A propos d'humour, la danse en manque un peu non ? : il m'est arrivé de rire aux larmes en regardant un ballet de l'Américain Jerome Robbins, et moi-même, j'ai fait quelques chorégraphies rigolotes, mais en règle générale, on se prend tous un peu trop au sérieux.
Les femmes et les hommes vous inspirent-ils de la même façon ? "pas du tout ! j'ai constaté que je n'avais aucun mal à trouver des idées pour des groupes de garçons alors que les ensembles de filles me barbent prodigieusement. En fait, sur le plan professionnel, les femmes m'intéressent qu'individuellement. Et dans ma vie privée, c'est un peu pareil, j'aodre l'idée de dîner en tête à tête avec une adorable personne mais si j'apprends qu'elles sont plus de 5, je pars en courant !"
Vous affirmez que sur 200 ballets, 150 sont bons pour la poubelle . Vous le pensez toujours ? Bien sûr ! certains sont totalement ratés parce qu'il m'est arrivé de m'ennuyer en cours de route et ça se sent. Parfois, comme disait ma grand-mère, j'ai voulu péter plus haut que je n'avais le derrière et au final, c'est ridicule ou carrément prétentieux. Mais avec un grand interprète, je n'ai jamais loupé une chorégraphie.

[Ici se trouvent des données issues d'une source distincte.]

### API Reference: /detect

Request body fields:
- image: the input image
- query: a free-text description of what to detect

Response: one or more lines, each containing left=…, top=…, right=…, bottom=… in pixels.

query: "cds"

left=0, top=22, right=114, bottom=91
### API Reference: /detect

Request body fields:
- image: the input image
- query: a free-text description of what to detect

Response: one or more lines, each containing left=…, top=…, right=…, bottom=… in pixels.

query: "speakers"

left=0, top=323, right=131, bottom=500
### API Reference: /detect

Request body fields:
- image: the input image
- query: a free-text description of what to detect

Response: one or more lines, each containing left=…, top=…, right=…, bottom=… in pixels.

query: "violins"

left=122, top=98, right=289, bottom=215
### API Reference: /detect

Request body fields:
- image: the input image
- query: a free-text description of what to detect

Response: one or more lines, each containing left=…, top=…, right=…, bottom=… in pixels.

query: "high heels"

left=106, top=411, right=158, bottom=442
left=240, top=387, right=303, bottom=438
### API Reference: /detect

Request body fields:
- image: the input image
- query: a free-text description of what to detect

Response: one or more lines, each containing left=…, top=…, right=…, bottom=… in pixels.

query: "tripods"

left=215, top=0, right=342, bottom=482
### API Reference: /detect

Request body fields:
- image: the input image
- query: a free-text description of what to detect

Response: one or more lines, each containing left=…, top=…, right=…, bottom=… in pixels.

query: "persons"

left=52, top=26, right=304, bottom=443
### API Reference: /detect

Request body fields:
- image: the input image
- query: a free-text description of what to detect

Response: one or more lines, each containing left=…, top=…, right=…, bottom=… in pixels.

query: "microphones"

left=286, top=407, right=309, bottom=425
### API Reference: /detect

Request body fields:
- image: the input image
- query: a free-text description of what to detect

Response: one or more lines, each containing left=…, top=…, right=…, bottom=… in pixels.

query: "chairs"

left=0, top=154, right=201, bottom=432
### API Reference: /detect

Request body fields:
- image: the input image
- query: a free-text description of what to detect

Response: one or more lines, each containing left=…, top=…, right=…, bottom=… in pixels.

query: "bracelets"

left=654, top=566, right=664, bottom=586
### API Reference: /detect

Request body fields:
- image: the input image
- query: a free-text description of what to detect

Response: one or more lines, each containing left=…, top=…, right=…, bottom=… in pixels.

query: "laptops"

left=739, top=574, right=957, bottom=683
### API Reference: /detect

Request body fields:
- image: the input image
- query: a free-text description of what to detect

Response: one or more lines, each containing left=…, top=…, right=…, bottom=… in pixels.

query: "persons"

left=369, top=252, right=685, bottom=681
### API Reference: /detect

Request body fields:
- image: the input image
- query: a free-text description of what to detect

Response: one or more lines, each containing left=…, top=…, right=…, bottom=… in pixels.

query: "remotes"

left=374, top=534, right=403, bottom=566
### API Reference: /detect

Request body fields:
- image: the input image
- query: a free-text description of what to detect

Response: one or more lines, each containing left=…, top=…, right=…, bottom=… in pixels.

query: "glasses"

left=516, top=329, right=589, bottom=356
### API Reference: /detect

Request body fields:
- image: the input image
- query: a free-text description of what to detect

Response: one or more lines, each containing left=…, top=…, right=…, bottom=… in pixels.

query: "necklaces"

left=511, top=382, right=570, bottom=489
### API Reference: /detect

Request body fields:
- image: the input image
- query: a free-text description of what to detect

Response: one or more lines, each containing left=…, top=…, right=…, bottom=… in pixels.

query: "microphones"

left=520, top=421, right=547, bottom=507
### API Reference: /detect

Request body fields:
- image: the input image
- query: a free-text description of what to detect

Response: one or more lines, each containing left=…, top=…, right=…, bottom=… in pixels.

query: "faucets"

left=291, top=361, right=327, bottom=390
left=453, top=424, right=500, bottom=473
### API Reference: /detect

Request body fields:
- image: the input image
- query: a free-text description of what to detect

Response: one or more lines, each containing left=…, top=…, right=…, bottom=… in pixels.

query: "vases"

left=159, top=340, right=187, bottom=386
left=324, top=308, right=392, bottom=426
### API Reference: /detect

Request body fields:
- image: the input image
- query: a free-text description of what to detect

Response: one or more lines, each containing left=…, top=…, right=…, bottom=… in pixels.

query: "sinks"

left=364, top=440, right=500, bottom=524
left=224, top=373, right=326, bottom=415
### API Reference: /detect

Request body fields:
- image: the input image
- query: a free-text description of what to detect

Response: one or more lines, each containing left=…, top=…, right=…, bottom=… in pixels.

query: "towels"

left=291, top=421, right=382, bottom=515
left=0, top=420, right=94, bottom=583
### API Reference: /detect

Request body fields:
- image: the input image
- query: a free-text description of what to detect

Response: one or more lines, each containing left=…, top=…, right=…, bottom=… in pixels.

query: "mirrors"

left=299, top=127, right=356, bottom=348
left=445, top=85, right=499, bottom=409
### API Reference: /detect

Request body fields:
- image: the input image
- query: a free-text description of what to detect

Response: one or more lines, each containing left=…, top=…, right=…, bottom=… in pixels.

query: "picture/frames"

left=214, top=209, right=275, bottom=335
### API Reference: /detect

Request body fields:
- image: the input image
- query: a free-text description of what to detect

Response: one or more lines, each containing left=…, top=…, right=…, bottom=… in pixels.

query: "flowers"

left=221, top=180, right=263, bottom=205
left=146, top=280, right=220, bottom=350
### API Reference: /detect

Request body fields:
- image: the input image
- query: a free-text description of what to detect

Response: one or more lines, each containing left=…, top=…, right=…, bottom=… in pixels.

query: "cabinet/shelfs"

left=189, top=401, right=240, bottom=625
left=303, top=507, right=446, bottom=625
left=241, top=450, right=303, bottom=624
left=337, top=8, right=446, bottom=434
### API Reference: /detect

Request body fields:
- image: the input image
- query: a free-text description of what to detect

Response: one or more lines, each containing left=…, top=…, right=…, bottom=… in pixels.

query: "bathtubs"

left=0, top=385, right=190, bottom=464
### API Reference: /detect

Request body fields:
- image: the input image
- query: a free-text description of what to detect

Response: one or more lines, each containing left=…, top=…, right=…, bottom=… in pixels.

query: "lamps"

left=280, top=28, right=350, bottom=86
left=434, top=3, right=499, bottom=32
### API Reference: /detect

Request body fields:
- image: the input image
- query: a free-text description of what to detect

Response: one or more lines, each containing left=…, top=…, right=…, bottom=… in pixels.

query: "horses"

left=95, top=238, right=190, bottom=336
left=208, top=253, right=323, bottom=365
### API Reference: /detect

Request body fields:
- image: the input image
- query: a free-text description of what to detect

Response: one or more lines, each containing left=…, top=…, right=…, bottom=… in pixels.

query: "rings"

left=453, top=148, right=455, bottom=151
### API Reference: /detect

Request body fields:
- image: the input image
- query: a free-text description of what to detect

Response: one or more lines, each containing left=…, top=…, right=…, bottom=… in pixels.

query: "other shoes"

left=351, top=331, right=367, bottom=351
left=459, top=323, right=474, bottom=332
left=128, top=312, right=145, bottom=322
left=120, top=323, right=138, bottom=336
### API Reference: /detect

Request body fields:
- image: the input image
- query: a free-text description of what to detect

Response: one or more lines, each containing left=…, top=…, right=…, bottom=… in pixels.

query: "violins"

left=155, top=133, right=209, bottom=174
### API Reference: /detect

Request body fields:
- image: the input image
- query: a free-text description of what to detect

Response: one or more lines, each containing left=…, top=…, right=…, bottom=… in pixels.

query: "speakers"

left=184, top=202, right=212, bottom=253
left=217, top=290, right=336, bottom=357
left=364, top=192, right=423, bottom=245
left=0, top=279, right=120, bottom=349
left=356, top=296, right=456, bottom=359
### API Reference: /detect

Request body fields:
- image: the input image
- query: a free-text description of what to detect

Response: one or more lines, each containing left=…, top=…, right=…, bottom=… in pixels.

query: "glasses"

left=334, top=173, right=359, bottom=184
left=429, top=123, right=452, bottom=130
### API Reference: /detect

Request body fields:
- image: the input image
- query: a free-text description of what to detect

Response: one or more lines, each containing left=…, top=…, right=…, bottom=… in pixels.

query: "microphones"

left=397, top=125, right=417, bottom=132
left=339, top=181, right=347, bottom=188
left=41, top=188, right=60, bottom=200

Alors quel danseur vous a le plus époustouflé ?
Jean Babilée ! Mikhail Barichnikov  qui l'a vu sur scène dans une des mes crétions à New York, s'est agenouillé dans sa loge pour lui baiser les mains ! Il n'avait jamais rien vu d'aussi beau !
Il arrive qu'un réalisateur se trompe en choisissant son actrice principale - cela vous est déjà arrivé ?
C'est impossible ! la danse c'est comme l'amour, ça se fait à deux ! en réglant mes pas sur ceux d'un danseur particulier, le résultat est forcément unique ! on ne peut ni comparer ni avoir de regrets et c'est là toute la beauté de l'histoire.
Est-ce que les danseurs ont des corps qui vieillissent bien ?
Comme tous les grands sportifs, on peut voir de beaux restes. En général, on se tient droit et nos muscles sont plus toniques. Le problème vient des chevilles, des genoux et des hanches qui à force d'être sollicités, s'usent beaucoup plus vite.
Vous avez des amis chorégraphes ?
Quelques uns oui. Ceux qui avaient mon âge (là, il venait de fêter ses 79 ans !!) sont presque tous morts, mais avec mes camarades de la génération d'après, j'ai des relations très chaleureuses.
Lausanne, où vous avez installé votre compagnie, est un bon endroit pour créer ?
La ville où je me pose importe peu. Mon énergie est dans le studio de répétitions et dans le corps des danseurs. J'ai fait cinquante fois le tour du monde et tant que je transporte l'idée de la danse, je suis chez moi partout ! Un jour quelqu'un a dit "Béjart, c'est un français du monde" - c'est une bonne définition.
De quoi êtes-vous le plus fier ?
D'avoir été le premier à sortir la danse des Opéras et à monter mes spectacles dans des salles de plus en plus grandes et totalement inhabituelles, comme le Palais des Sports. On m'avait assuré que je courrais à la catastrophe et pourtant, le public a suivi. J'ai aussi dépoussiéré l'univers de la danse en montrant des corps plus musclés et moins asexués. Et puis,  j'ai toujours su m'éloigner des règles académiques et choisir des jeunes-gens qui avaient des défauts attachants.
Vous avez l'impression aujourd'hui qu'on vous regarde comme un monument, ça vous agace ?
Oui, parce que c'est disproportionné et morbide ! Trop de respect vous éloigne du monde des vivants et Dieu merci, je n'ai pas encore cassé ma pipe ! Alors, pour éviter ce genre de situations qui me mettent mal à l'aise et m'intimident, en dehors des intimes, que je vois régulièrement, je ne sors pratiquement jamais.